(Rendered images with source text)

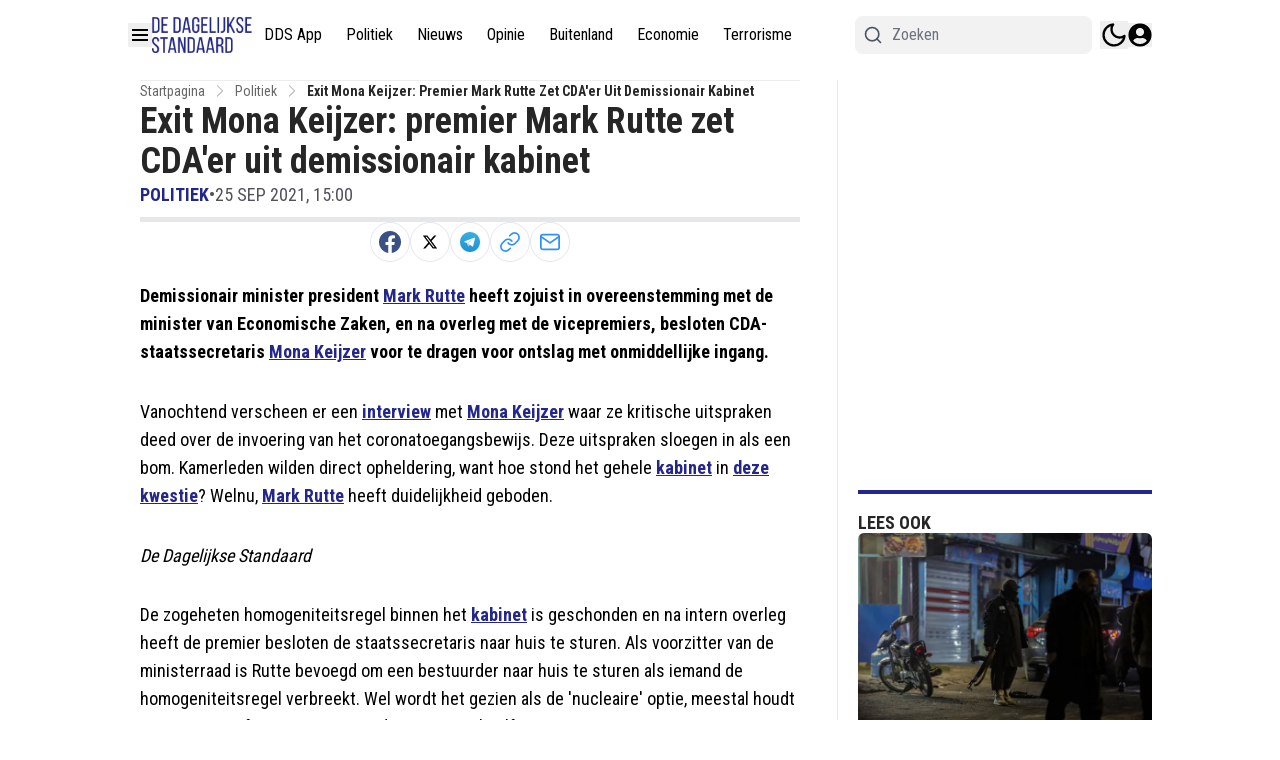

--- FILE ---
content_type: text/plain; charset=UTF-8
request_url: https://socket.multimirror.io/socket.io/?0=a&1=p&2=p&3=_&4=k&5=e&6=y&7=%3D&8=u&9=n&10=d&11=e&12=f&13=i&14=n&15=e&16=d&app_key=voPsNc4x8G9KJpR4&EIO=3&transport=polling&t=PlOiqw0
body_size: 25
content:
96:0{"sid":"aRPLYgPzQToGLbsTYC-b","upgrades":["websocket"],"pingInterval":25000,"pingTimeout":5000}2:40

--- FILE ---
content_type: text/plain; charset=UTF-8
request_url: https://socket.multimirror.io/socket.io/?0=a&1=p&2=p&3=_&4=k&5=e&6=y&7=%3D&8=v&9=o&10=P&11=s&12=N&13=c&14=4&15=x&16=8&17=G&18=9&19=K&20=J&21=p&22=R&23=4&app_key=voPsNc4x8G9KJpR4&EIO=3&transport=polling&t=PlOiqw2
body_size: 23
content:
96:0{"sid":"aZirtB1bUYuXH04lYC-c","upgrades":["websocket"],"pingInterval":25000,"pingTimeout":5000}2:40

§ **TASK ITEM**:
Output every record exactly, minus the pictures.

§ **ANSWER AREA**:
--- FILE ---
content_type: text/plain; charset=UTF-8
request_url: https://socket.multimirror.io/socket.io/?0=a&1=p&2=p&3=_&4=k&5=e&6=y&7=%3D&8=u&9=n&10=d&11=e&12=f&13=i&14=n&15=e&16=d&app_key=voPsNc4x8G9KJpR4&EIO=3&transport=polling&t=PlOiqw0
body_size: 25
content:
96:0{"sid":"aRPLYgPzQToGLbsTYC-b","upgrades":["websocket"],"pingInterval":25000,"pingTimeout":5000}2:40

--- FILE ---
content_type: text/plain; charset=UTF-8
request_url: https://socket.multimirror.io/socket.io/?0=a&1=p&2=p&3=_&4=k&5=e&6=y&7=%3D&8=v&9=o&10=P&11=s&12=N&13=c&14=4&15=x&16=8&17=G&18=9&19=K&20=J&21=p&22=R&23=4&app_key=voPsNc4x8G9KJpR4&EIO=3&transport=polling&t=PlOiqw2
body_size: 23
content:
96:0{"sid":"aZirtB1bUYuXH04lYC-c","upgrades":["websocket"],"pingInterval":25000,"pingTimeout":5000}2:40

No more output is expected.